The goal of TIME (our Technology Implementation Method) is to complete a technology design during a single meeting, designed to handle each client’s price and performance requirements.
The Technology Implementation Method follows four simple steps:
First, we developed a 60-page book, Success with Home Technologies, that provides a step-by-step review to better target what’s available for homeowners today in a format that can be read in a single sitting.
Along with the book, we suggest clients watch from a set of companion on-line training videos to gather the information they need to direct our development of the perfect technology plan.
The goal of these preliminary steps is to make the first meeting the ONLY meeting the client needs to attend. Following this first meeting, we have enough information to provide a complete proposal for final review.
The execution phase is handled behind the scenes with the builder, architect and designer. We provide a detailed written description of the client’s goals, a list of any items required by other trades, and detailed product information to make the construction process as smooth as possible.
How can the TIME Method help you and your clients?
Let’s take an example. Outside living spaces are becoming havens of technology that can make the home owner’s experience safer, convenient, efficient and fun.
We provide a list of outdoor technologies the client might want to target.
A 20-minute on-line video (and an accompanying section within Success with Home Technologies) provides the information the client needs to make the proper decision for themselves and their family.
We meet the client to develop a pricing model.

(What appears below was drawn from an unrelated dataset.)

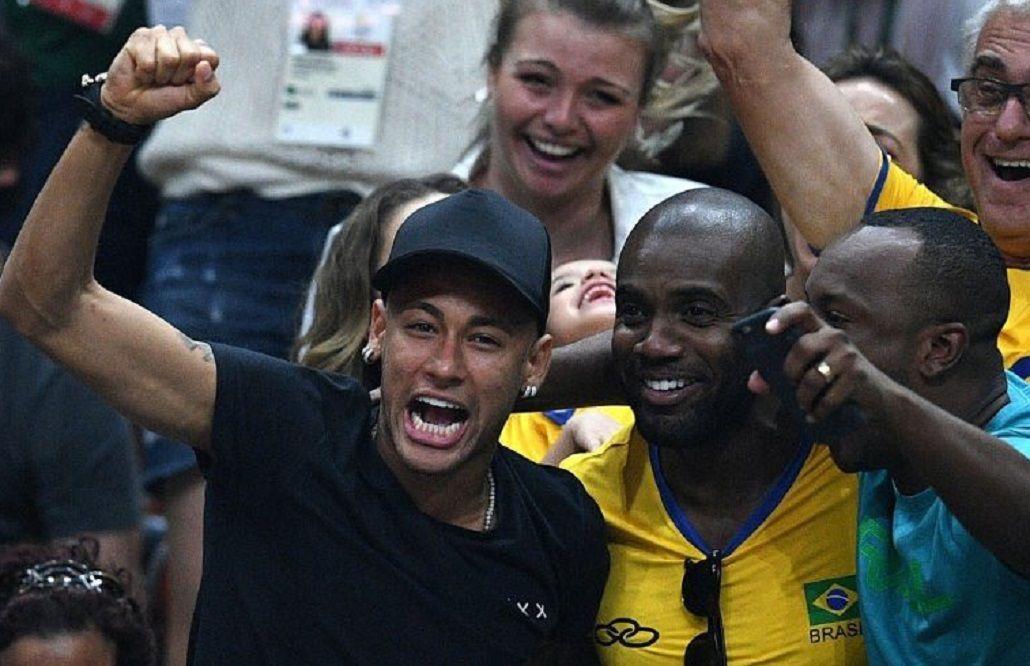 Como un hincha más: Neymar celebró en la tribuna el oro del vóley brasileño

We interact with the various trades to execute the client’s implementation plan.
Let’s take an example, still using the outdoor living space as our baseline.

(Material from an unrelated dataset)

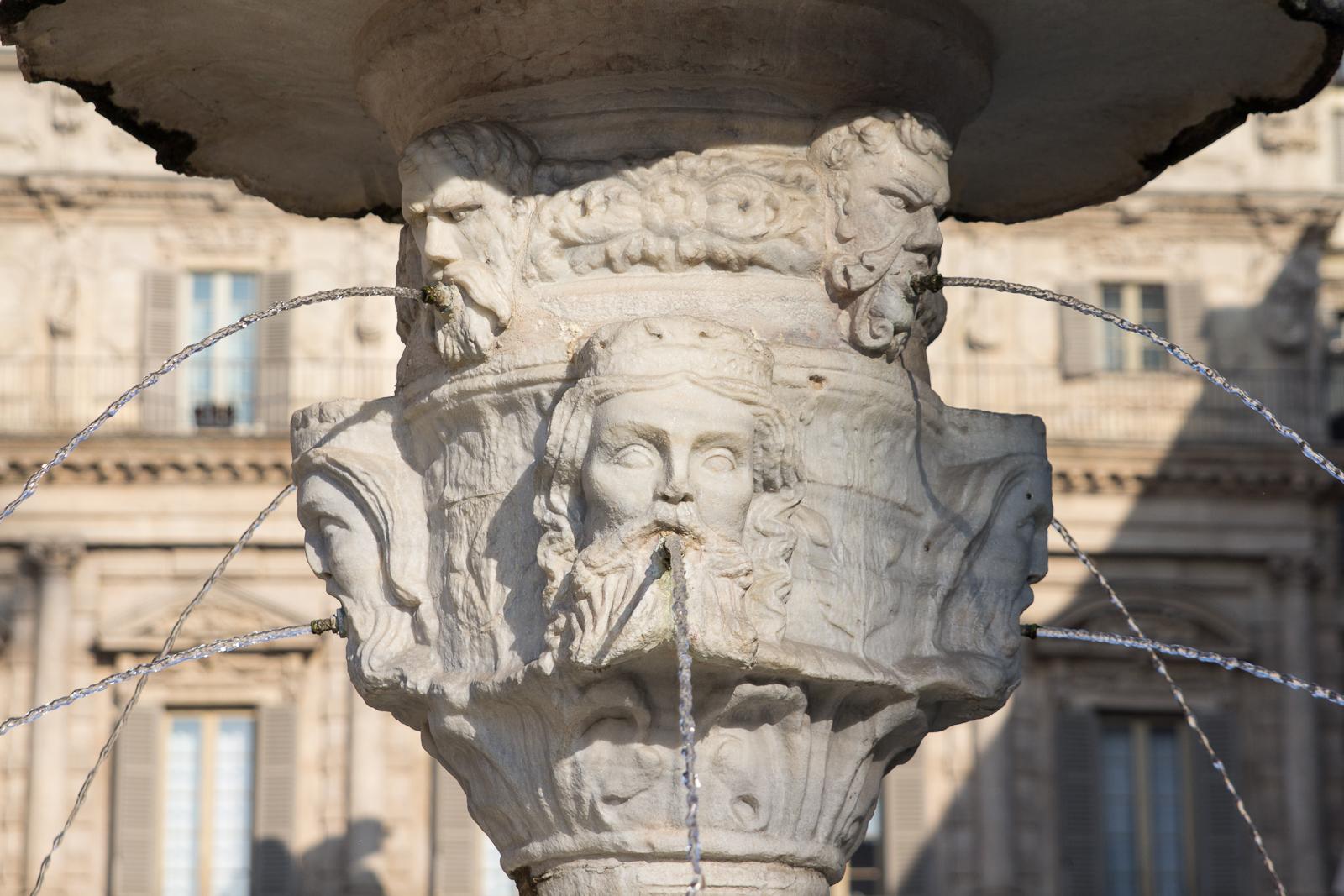 Fountain on Piazza delle Erbe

One client wanted two outdoor televisions which could stay outside though the winter. They wanted very high-quality sound, limited noise transferring to their neighbor’s yards, and control through their smart phones. They also wanted WiFi and security cameras.

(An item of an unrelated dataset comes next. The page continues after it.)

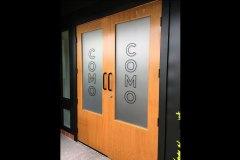 Como-Frosted-Door-Graphics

We met at the home to determine several key items, such as whether the sun would shine directly into the screen during the key watching hours and where the underground subwoofers would be placed in relation to their septic system.
The final solution - any of the three pairs of outdoor garden speakers and two underground subs could play the sound from either TV or streaming music source like Pandora or Spotify.
The TVs were rarely in direct sunlight, so less expensive were used. We hid the WiFi transmitter out of sight and placed two cameras over the main deck area.
Once complete, we executed the solution by interfacing with the landscape architect, outdoor lighting vendor and landscaper.
The result was beautiful and highly effective:
One critical step in this TIME process is the provision of simple to understand information. Specifically, for outdoor spaces such as the one shown here, what types of information is required?
Does the client want to take in the TV every time the weather gets bad? Indoor TVs are less expensive, but constantly moving the TV is a great hassle. Any TV over 40” or so will also be too heavy and bulky for a single person to take down and reinstall often.
Where is the sun? If the sun will shine directly on the screen when being watched, then an ‘ultra-bright’ outdoor TV is a better solution.
Where is the sitting area? Sometimes televisions can be places on lifts or swing arms so they can be positioned better for viewing, and then moved back out of the way when not in use.
Does the client have neighbors close by? If so, speakers should be on the outside of the sitting area, pointing back toward the home.
Does the client have multiple spaces outside where they will want to listen to different things? Each independent stream of music needs a different source.
If they are using an underground subwoofer, where are the underground obstructions? We certainly don’t want to run into a septic tank or underground wire.